Then I rented a furnished sublet in Miami in the summer of '08 and those were the best four months of my life. It was an adorable little place right on the beach owned by this hottie photographer named Jake. I had extra room in the closet, something unheard of in NY, because I only needed space for little sun dresses and Havaianas - no parkas, scarves, bulky sweaters or boots. But the main reason I loved my little beachside bungalow was because when I looked around I knew none of that shit belonged to me. When I left, I packed up in two hours and went to the airport. It was a blissful summer that changed my whole perspective on life, material consumption and the necessity of sample sales.

But it's not just recent perspective shifts that have me so befuddled by Oprah's grand scale benevolence. Remember the famous "You get a car! And you get a car! Everybody...gets...a...car!" show? I don't have a driver's license so obviously I have never owned a car and I have no desire to (living in NY I have never felt the need) so that colors my POV but I remember watching that and thinking, Now they have to pay for parking. Gas prices are astronomical. They have to get insurance. Do they have to pay taxes on that?

----------

__TO DO__.
1: Answer these questions about the passage on the Miami sublet and Oprah's giveaways, each on its own line:
(a) How long did the writer's stay in the Miami sublet last?
(b) How long did the writer take to pack up before leaving for the airport?
(c) What does the writer give as the reason for never having owned a car?
2: Extend the passage on the Miami sublet and Oprah's giveaways with a few sentences that pick up after its final question about taxes.

__RECORDED DATA__.
----------

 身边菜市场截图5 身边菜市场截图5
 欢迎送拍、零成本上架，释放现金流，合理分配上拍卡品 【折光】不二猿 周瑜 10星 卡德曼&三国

----------

__RESPONSES FOR EACH TASK__.
1:
(a) Four months, in the summer of '08.
(b) Two hours.
(c) The writer doesn't have a driver's license.

2:
If I were in the audience for the Favorite Things show I know I would be grumbling to myself, Oh great, now what am I gonna do with all this shit?

And that makes me sad. Because it's a reminder that I'm one of those people who can never be happy even when Oprah wants to give me a diamond watch or a cashmere sweater or... a panini press. It's an unwelcome reminder that I'm a glass half empty person who can devolve into a 'glass half empty and can't you see that hairline crack?' person.

Now that the Oprah show is coming to its end, I'd love to see Malcolm Gladwell do a 7-page vivisection on Oprah's Favorite Things and get to the heart of its psychology/pathology. That might make me understand myself a little better and understand all the Oprah fans whose cups (courtesy of Lady O of course) runneth over.